> _Zu erledigen_
1: Gib bitte aus dem Text über die Digitalisierung der Steuerämter den Abschnitt wörtlich wieder, der mit „Rund 10 Prozent“ beginnt und bis einschließlich „an private Firmen.“ reicht.
2: Führe den Text über die Digitalisierung der Steuerämter im Anschluss an seinen letzten Satz weiter.

> _Vorgegebener Text_
┌──

So digitalisiert sind die Steuerämter
Nicht nur im Kanton Zürich, sondern auch in der übrigen Schweiz hat die Digitalisierung in den Steuerämtern längst Einzug gehalten. Der überwiegende Teil der Steuerpflichtigen füllt die Steuererklärung am Computer mit einer auf den Kanton zugeschnittenen Software aus. Danach werden die meisten Steuererklärungen aber ausgedruckt, unterschrieben und zusammen mit den Belegen per Post ans Steueramt geschickt.
Rund 10 Prozent der Steuererklärungen werden noch von Hand ausgefüllt. In Kantonen wie AG, BL, BS, TG, SG oder ZH kann man die Steuererklärung zwar elektronisch übermitteln – man muss aber trotzdem eine unterschriebene Freigabequittung einreichen. Viele Kantone betreiben eigene Scan-Center oder delegieren diese Aufgabe an private Firmen.

└──

> _Bereitgestellte Angaben_

┌──

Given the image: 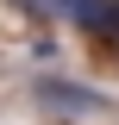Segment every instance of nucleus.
<instances>
[{"mask_svg": "<svg viewBox=\"0 0 119 125\" xmlns=\"http://www.w3.org/2000/svg\"><path fill=\"white\" fill-rule=\"evenodd\" d=\"M31 100L50 113H107V94L88 88V81H63V75H44L38 88H31Z\"/></svg>", "mask_w": 119, "mask_h": 125, "instance_id": "obj_1", "label": "nucleus"}]
</instances>
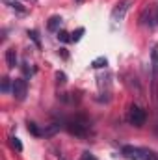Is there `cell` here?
<instances>
[{
  "mask_svg": "<svg viewBox=\"0 0 158 160\" xmlns=\"http://www.w3.org/2000/svg\"><path fill=\"white\" fill-rule=\"evenodd\" d=\"M60 160H65V158H63V157H62V158H60Z\"/></svg>",
  "mask_w": 158,
  "mask_h": 160,
  "instance_id": "obj_22",
  "label": "cell"
},
{
  "mask_svg": "<svg viewBox=\"0 0 158 160\" xmlns=\"http://www.w3.org/2000/svg\"><path fill=\"white\" fill-rule=\"evenodd\" d=\"M28 130H30L34 136H43V130H41V128L37 127V125H36V123H32V121L28 123Z\"/></svg>",
  "mask_w": 158,
  "mask_h": 160,
  "instance_id": "obj_13",
  "label": "cell"
},
{
  "mask_svg": "<svg viewBox=\"0 0 158 160\" xmlns=\"http://www.w3.org/2000/svg\"><path fill=\"white\" fill-rule=\"evenodd\" d=\"M130 4H132V0H121L117 6L112 9V15H110V19H112V22H121L123 19H125V15H126V11L130 9Z\"/></svg>",
  "mask_w": 158,
  "mask_h": 160,
  "instance_id": "obj_4",
  "label": "cell"
},
{
  "mask_svg": "<svg viewBox=\"0 0 158 160\" xmlns=\"http://www.w3.org/2000/svg\"><path fill=\"white\" fill-rule=\"evenodd\" d=\"M108 65V60L104 58V56H99V58H95L93 62H91V67L93 69H102V67H106Z\"/></svg>",
  "mask_w": 158,
  "mask_h": 160,
  "instance_id": "obj_10",
  "label": "cell"
},
{
  "mask_svg": "<svg viewBox=\"0 0 158 160\" xmlns=\"http://www.w3.org/2000/svg\"><path fill=\"white\" fill-rule=\"evenodd\" d=\"M143 160H158V153L156 151H151V149H145V157Z\"/></svg>",
  "mask_w": 158,
  "mask_h": 160,
  "instance_id": "obj_18",
  "label": "cell"
},
{
  "mask_svg": "<svg viewBox=\"0 0 158 160\" xmlns=\"http://www.w3.org/2000/svg\"><path fill=\"white\" fill-rule=\"evenodd\" d=\"M6 63H7L9 69H13L17 65V52H15V48H7L6 50Z\"/></svg>",
  "mask_w": 158,
  "mask_h": 160,
  "instance_id": "obj_9",
  "label": "cell"
},
{
  "mask_svg": "<svg viewBox=\"0 0 158 160\" xmlns=\"http://www.w3.org/2000/svg\"><path fill=\"white\" fill-rule=\"evenodd\" d=\"M58 39L62 41V43H71V34H67L65 30H60L58 32Z\"/></svg>",
  "mask_w": 158,
  "mask_h": 160,
  "instance_id": "obj_16",
  "label": "cell"
},
{
  "mask_svg": "<svg viewBox=\"0 0 158 160\" xmlns=\"http://www.w3.org/2000/svg\"><path fill=\"white\" fill-rule=\"evenodd\" d=\"M30 2H36V0H30Z\"/></svg>",
  "mask_w": 158,
  "mask_h": 160,
  "instance_id": "obj_23",
  "label": "cell"
},
{
  "mask_svg": "<svg viewBox=\"0 0 158 160\" xmlns=\"http://www.w3.org/2000/svg\"><path fill=\"white\" fill-rule=\"evenodd\" d=\"M77 2H82V0H77Z\"/></svg>",
  "mask_w": 158,
  "mask_h": 160,
  "instance_id": "obj_24",
  "label": "cell"
},
{
  "mask_svg": "<svg viewBox=\"0 0 158 160\" xmlns=\"http://www.w3.org/2000/svg\"><path fill=\"white\" fill-rule=\"evenodd\" d=\"M62 24H63V19H62V17H58V15H54V17H50V19H48L47 28H48L50 32H60Z\"/></svg>",
  "mask_w": 158,
  "mask_h": 160,
  "instance_id": "obj_8",
  "label": "cell"
},
{
  "mask_svg": "<svg viewBox=\"0 0 158 160\" xmlns=\"http://www.w3.org/2000/svg\"><path fill=\"white\" fill-rule=\"evenodd\" d=\"M84 32H86L84 28H78L77 32H73V34H71V41H73V43H78V41L82 39V36H84Z\"/></svg>",
  "mask_w": 158,
  "mask_h": 160,
  "instance_id": "obj_15",
  "label": "cell"
},
{
  "mask_svg": "<svg viewBox=\"0 0 158 160\" xmlns=\"http://www.w3.org/2000/svg\"><path fill=\"white\" fill-rule=\"evenodd\" d=\"M28 38L34 41L37 47H41V43H39V34H37V30H28Z\"/></svg>",
  "mask_w": 158,
  "mask_h": 160,
  "instance_id": "obj_17",
  "label": "cell"
},
{
  "mask_svg": "<svg viewBox=\"0 0 158 160\" xmlns=\"http://www.w3.org/2000/svg\"><path fill=\"white\" fill-rule=\"evenodd\" d=\"M9 84H13V82L7 78V77H4V78H2V86H0V89H2L4 93H7V91H9Z\"/></svg>",
  "mask_w": 158,
  "mask_h": 160,
  "instance_id": "obj_19",
  "label": "cell"
},
{
  "mask_svg": "<svg viewBox=\"0 0 158 160\" xmlns=\"http://www.w3.org/2000/svg\"><path fill=\"white\" fill-rule=\"evenodd\" d=\"M11 93L17 101H24L26 93H28V82L24 78H15L11 84Z\"/></svg>",
  "mask_w": 158,
  "mask_h": 160,
  "instance_id": "obj_5",
  "label": "cell"
},
{
  "mask_svg": "<svg viewBox=\"0 0 158 160\" xmlns=\"http://www.w3.org/2000/svg\"><path fill=\"white\" fill-rule=\"evenodd\" d=\"M80 160H97V158H95V155H91L89 151H84L82 157H80Z\"/></svg>",
  "mask_w": 158,
  "mask_h": 160,
  "instance_id": "obj_21",
  "label": "cell"
},
{
  "mask_svg": "<svg viewBox=\"0 0 158 160\" xmlns=\"http://www.w3.org/2000/svg\"><path fill=\"white\" fill-rule=\"evenodd\" d=\"M140 24L141 26H155L158 24V9H151V8H145L140 15Z\"/></svg>",
  "mask_w": 158,
  "mask_h": 160,
  "instance_id": "obj_7",
  "label": "cell"
},
{
  "mask_svg": "<svg viewBox=\"0 0 158 160\" xmlns=\"http://www.w3.org/2000/svg\"><path fill=\"white\" fill-rule=\"evenodd\" d=\"M6 4H9V8H13V9H17V11H21V13H24V8L21 6V2H17V0H4Z\"/></svg>",
  "mask_w": 158,
  "mask_h": 160,
  "instance_id": "obj_14",
  "label": "cell"
},
{
  "mask_svg": "<svg viewBox=\"0 0 158 160\" xmlns=\"http://www.w3.org/2000/svg\"><path fill=\"white\" fill-rule=\"evenodd\" d=\"M151 71H153V99H158V47L151 52Z\"/></svg>",
  "mask_w": 158,
  "mask_h": 160,
  "instance_id": "obj_3",
  "label": "cell"
},
{
  "mask_svg": "<svg viewBox=\"0 0 158 160\" xmlns=\"http://www.w3.org/2000/svg\"><path fill=\"white\" fill-rule=\"evenodd\" d=\"M126 119H128L130 125H134V127H143V125H145V121H147V112H145L141 106L132 104V106H130V110H128Z\"/></svg>",
  "mask_w": 158,
  "mask_h": 160,
  "instance_id": "obj_2",
  "label": "cell"
},
{
  "mask_svg": "<svg viewBox=\"0 0 158 160\" xmlns=\"http://www.w3.org/2000/svg\"><path fill=\"white\" fill-rule=\"evenodd\" d=\"M56 80H58V84H65L67 82V77H65V73H56Z\"/></svg>",
  "mask_w": 158,
  "mask_h": 160,
  "instance_id": "obj_20",
  "label": "cell"
},
{
  "mask_svg": "<svg viewBox=\"0 0 158 160\" xmlns=\"http://www.w3.org/2000/svg\"><path fill=\"white\" fill-rule=\"evenodd\" d=\"M62 128V125H58V123H52V125H48L47 128H43V136H54L58 130Z\"/></svg>",
  "mask_w": 158,
  "mask_h": 160,
  "instance_id": "obj_11",
  "label": "cell"
},
{
  "mask_svg": "<svg viewBox=\"0 0 158 160\" xmlns=\"http://www.w3.org/2000/svg\"><path fill=\"white\" fill-rule=\"evenodd\" d=\"M121 155L126 160H143L145 149L143 147H134V145H123L121 147Z\"/></svg>",
  "mask_w": 158,
  "mask_h": 160,
  "instance_id": "obj_6",
  "label": "cell"
},
{
  "mask_svg": "<svg viewBox=\"0 0 158 160\" xmlns=\"http://www.w3.org/2000/svg\"><path fill=\"white\" fill-rule=\"evenodd\" d=\"M65 128L73 136H77V138H87L89 132H91V125H89V121L86 119L84 116H77V118L69 119L65 123Z\"/></svg>",
  "mask_w": 158,
  "mask_h": 160,
  "instance_id": "obj_1",
  "label": "cell"
},
{
  "mask_svg": "<svg viewBox=\"0 0 158 160\" xmlns=\"http://www.w3.org/2000/svg\"><path fill=\"white\" fill-rule=\"evenodd\" d=\"M9 147H11L13 151H17V153H21V151H22V143H21V140H19V138H15V136H11V138H9Z\"/></svg>",
  "mask_w": 158,
  "mask_h": 160,
  "instance_id": "obj_12",
  "label": "cell"
}]
</instances>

└──

> _Vorliegende Antworten_
1:
Rund 10 Prozent der Steuererklärungen werden noch von Hand ausgefüllt. In Kantonen wie AG, BL, BS, TG, SG oder ZH kann man die Steuererklärung zwar elektronisch übermitteln – man muss aber trotzdem eine unterschriebene Freigabequittung einreichen. Viele Kantone betreiben eigene Scan-Center oder delegieren diese Aufgabe an private Firmen.

2:
Deutlich weiter gehen Kantone wie BE, LU, OW, SO oder ZG: Dort können die Steuerpflichtigen die Steuererklärung vollständig elektronisch einreichen, inklusive Belege (Erfassung mit App). Eine Unterschrift entfällt, da die Kantone die Identifikation des Steuerpflichtigen durch einen postalisch zugestellten Zugangscode und weitere Sicherheitsmerkmale als genügend erachten.